▸ **The problem**
Go through the material and return every line that contains the string "White".

▸ **Extracted entries**
——————

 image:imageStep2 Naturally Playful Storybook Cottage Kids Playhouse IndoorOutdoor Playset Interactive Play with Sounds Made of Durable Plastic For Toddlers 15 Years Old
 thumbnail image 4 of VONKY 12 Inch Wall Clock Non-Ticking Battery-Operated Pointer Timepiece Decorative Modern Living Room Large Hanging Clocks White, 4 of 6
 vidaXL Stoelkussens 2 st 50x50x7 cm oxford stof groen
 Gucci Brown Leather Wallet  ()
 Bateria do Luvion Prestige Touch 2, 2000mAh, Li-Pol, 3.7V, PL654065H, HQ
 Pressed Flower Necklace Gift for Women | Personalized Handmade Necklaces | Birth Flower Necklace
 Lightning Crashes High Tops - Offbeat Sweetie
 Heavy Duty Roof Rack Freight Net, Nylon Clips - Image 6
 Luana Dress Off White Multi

——————

▸ **Answer to this task**
 thumbnail image 4 of VONKY 12 Inch Wall Clock Non-Ticking Battery-Operated Pointer Timepiece Decorative Modern Living Room Large Hanging Clocks White, 4 of 6
 Luana Dress Off White Multi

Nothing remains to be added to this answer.